Subsurface hydrothermal alteration mapping in the Reykjanes Geothermal area using a combined geoelectrical approach

Most high-temperature geothermal areas have a similar resistivity signature, reflecting the alteration state of the system, as is the case for the Reykjanes high temperature system. A geothermal system has an intermediate resistivity core (30–100 Ωm), overlain by a low resistivity cap (1–10 Ωm); at Reykjanes this cap reaches the surface. Hence, the study of the shallow subsurface can provide insights into the state of the system and deeper processes. Traditionally, geothermal systems are studied using electromagnetic methods, which have a large penetration depth but a low resolution. This is sufficient to characterize the system, but capturing dynamics requires sufficiently large changes and careful survey design.
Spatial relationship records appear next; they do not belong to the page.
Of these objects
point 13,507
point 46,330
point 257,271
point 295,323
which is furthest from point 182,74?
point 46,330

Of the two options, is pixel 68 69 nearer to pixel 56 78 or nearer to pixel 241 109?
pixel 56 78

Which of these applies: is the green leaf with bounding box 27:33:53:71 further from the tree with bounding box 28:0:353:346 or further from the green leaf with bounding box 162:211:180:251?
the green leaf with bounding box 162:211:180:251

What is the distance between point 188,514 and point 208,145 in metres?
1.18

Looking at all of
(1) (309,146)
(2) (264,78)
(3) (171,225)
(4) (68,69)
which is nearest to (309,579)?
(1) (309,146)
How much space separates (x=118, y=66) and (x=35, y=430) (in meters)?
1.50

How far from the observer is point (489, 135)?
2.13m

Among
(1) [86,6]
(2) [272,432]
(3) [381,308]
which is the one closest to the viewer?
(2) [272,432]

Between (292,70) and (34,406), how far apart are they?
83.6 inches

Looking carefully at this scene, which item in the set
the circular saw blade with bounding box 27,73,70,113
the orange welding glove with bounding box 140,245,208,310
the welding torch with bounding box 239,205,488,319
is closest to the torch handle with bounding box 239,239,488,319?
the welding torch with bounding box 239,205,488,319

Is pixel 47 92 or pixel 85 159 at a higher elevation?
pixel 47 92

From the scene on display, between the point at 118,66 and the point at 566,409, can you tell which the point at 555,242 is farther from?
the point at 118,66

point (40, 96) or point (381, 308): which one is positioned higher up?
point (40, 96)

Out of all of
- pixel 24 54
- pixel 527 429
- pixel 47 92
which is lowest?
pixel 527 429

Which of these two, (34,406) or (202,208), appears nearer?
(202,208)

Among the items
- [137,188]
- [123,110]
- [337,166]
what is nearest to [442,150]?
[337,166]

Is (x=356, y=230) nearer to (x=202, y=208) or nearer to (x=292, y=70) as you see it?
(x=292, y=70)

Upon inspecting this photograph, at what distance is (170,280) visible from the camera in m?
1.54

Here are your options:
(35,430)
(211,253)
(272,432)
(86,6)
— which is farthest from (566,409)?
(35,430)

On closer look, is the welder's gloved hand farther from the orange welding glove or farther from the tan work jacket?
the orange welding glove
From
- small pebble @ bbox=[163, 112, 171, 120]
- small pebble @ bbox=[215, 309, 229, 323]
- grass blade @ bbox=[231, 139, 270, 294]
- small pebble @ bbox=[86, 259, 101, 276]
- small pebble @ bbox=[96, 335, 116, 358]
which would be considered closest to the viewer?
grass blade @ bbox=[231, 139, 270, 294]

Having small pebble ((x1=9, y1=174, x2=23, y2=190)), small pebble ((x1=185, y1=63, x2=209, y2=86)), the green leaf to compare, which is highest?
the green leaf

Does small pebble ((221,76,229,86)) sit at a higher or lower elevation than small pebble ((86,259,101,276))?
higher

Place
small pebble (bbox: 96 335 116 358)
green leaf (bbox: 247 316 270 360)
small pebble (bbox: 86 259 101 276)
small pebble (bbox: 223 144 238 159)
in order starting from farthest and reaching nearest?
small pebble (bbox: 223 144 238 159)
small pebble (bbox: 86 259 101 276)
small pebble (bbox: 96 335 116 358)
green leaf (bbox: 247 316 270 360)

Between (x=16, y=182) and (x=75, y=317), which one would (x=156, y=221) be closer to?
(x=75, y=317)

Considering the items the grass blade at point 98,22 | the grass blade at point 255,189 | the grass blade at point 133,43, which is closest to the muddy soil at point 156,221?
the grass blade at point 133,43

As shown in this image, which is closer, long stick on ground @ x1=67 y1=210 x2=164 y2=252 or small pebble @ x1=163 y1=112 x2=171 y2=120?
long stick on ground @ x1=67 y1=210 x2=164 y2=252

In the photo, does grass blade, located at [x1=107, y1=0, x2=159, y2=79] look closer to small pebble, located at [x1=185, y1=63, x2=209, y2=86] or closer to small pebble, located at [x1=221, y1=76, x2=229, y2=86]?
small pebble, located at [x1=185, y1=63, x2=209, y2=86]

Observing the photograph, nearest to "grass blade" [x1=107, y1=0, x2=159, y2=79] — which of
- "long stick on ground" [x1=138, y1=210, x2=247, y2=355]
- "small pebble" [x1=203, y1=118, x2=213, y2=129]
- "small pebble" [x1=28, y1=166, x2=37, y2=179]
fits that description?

In this study, we explore the potential of the combined use of three geo-electric methods: electrical resistivity tomography (ERT), induced polarization (IP), and self-potential (SP), to characterize the shallow (<50 m) subsurface at Reykjanes and interpret it in a dynamic context, without the need for repeated measurements. The observed resistivity signature reflects the typical resistivity distribution known at the site. The addition of SP allows for the identification of active geothermal processes, which are highly variable and localized. The IP signal revealed a shallow (<20 m) sealing structure, prohibiting fluid and gas migration, causing the absence of hydrothermal surface expressions. Such a seal can be potentially hazardous due to over-pressurization and could not be identified from resistivity imaging alone. Here we demonstrate that shallow structures can act as a proxy for deep processes. Furthermore, we show that the combination of the tree methods is invaluable in studying these complex systems and recommend this for future studies.